#### READING TEXT:
━━━━━━━━━━━━━━━━━━━━━━━━━━━━━━
EX-99.2 3 a06-3957_1ex99d2.htm EXHIBIT 99

Exhibit 99.2

 

Filed by Frontier Airlines, Inc.
Pursuant to Rule 425 under the Securities Act of 1933
Subject Company: Frontier Airlines, Inc.
Commission File No. 001-12805

Communications Bulletin 06-192

Jan. 31, 2006

 

What Exactly is a Holding Company and What Does it Mean to Me?

 

This afternoon, Frontier issued a press release announcing that our board has approved a reorganization in which Frontier Airlines, Inc. will become a wholly owned subsidiary of a Delaware holding company called Frontier Airlines Holdings, Inc.  The press release coincided with our filing of a registration statement with the Securities and Exchange Commission to register the issuance of Frontier Airlines Holdings common stock in the reorganization.  Once the registration process is completed with the SEC, Frontier will ask its shareholders for approval to proceed with a transaction that would result in Frontier Airlines, Inc., a Colorado corporation, becoming a wholly-owned subsidiary of Frontier Airlines Holdings, Inc., a Delaware corporation.

 

We are planning to reorganize our company into a holding company structure for reasons that are described in the question and answer section below.  Mostly, however, we want to assure you that there are no mergers, acquisitions or deals with other airlines in the works, and we are not looking to change how we run our airline or staff our company to provide airline operations, maintenance or related services.

 

Q:                                    What is the reorganization proposal?
━━━━━━━━━━━━━━━━━━━━━━━━━━━━━━
#### WORK ORDER A:
In the Frontier Airlines bulletin, shorten the paragraph that opens "This afternoon, Frontier issued a press release" into a brief list of its main facts.
#### WORK ORDER B:
Answer these from the Frontier Airlines bulletin:
(i) What date does the bulletin carry?
(ii) In which state is Frontier Airlines Holdings, Inc. a corporation?
(iii) What three kinds of dealings with other airlines does the bulletin say are not in the works?
#### WORK ORDER C:
Write out a passage from the Frontier Airlines bulletin above without changes. Begin at the words "We are planning" and stop after "or related services.".

#### Web page caption snippets:
━━━━━━━━━━━━━━━━━━━━━━━━━━━━━━
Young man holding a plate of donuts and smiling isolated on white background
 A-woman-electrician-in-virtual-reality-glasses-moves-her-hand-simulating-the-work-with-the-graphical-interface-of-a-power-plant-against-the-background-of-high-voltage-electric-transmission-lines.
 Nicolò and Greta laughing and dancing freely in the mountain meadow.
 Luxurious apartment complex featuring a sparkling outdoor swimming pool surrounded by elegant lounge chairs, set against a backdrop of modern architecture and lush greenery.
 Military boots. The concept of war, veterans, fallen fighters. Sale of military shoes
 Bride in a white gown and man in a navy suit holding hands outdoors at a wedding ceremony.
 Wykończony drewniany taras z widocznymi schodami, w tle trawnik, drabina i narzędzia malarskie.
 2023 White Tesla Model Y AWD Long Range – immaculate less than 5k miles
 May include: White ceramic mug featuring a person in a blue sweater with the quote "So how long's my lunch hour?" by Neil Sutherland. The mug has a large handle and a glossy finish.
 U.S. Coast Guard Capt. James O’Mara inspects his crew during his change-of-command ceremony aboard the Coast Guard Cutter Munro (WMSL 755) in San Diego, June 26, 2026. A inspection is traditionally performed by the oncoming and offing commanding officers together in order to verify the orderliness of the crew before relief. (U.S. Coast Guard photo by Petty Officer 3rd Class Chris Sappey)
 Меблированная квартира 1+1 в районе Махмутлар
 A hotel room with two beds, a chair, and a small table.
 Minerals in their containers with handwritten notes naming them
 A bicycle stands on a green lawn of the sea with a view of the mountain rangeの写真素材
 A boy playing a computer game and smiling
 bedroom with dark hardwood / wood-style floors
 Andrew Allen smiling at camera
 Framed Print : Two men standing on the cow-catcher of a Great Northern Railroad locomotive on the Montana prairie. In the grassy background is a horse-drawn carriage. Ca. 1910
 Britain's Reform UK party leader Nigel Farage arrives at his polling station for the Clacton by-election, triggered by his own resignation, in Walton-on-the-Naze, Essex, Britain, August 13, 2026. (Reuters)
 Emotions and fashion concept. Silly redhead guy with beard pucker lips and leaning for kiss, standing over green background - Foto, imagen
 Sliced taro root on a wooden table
━━━━━━━━━━━━━━━━━━━━━━━━━━━━━━
#### WRITTEN REPLY A:
- Frontier issued a press release saying its board approved a reorganization.
- Under the plan, Frontier Airlines, Inc. will become a wholly owned subsidiary of a Delaware holding company, Frontier Airlines Holdings, Inc.
- At the same time, Frontier filed a registration statement with the SEC to register the issuance of Frontier Airlines Holdings common stock in the reorganization.
- Once SEC registration is complete, Frontier will ask shareholders to approve the transaction.
- If approved, Frontier Airlines, Inc., a Colorado corporation, will become a wholly-owned subsidiary of Frontier Airlines Holdings, Inc., a Delaware corporation.

#### WRITTEN REPLY B:
(i) Jan. 31, 2006
(ii) Delaware
(iii) Mergers, acquisitions or deals

#### WRITTEN REPLY C:
We are planning to reorganize our company into a holding company structure for reasons that are described in the question and answer section below.  Mostly, however, we want to assure you that there are no mergers, acquisitions or deals with other airlines in the works, and we are not looking to change how we run our airline or staff our company to provide airline operations, maintenance or related services.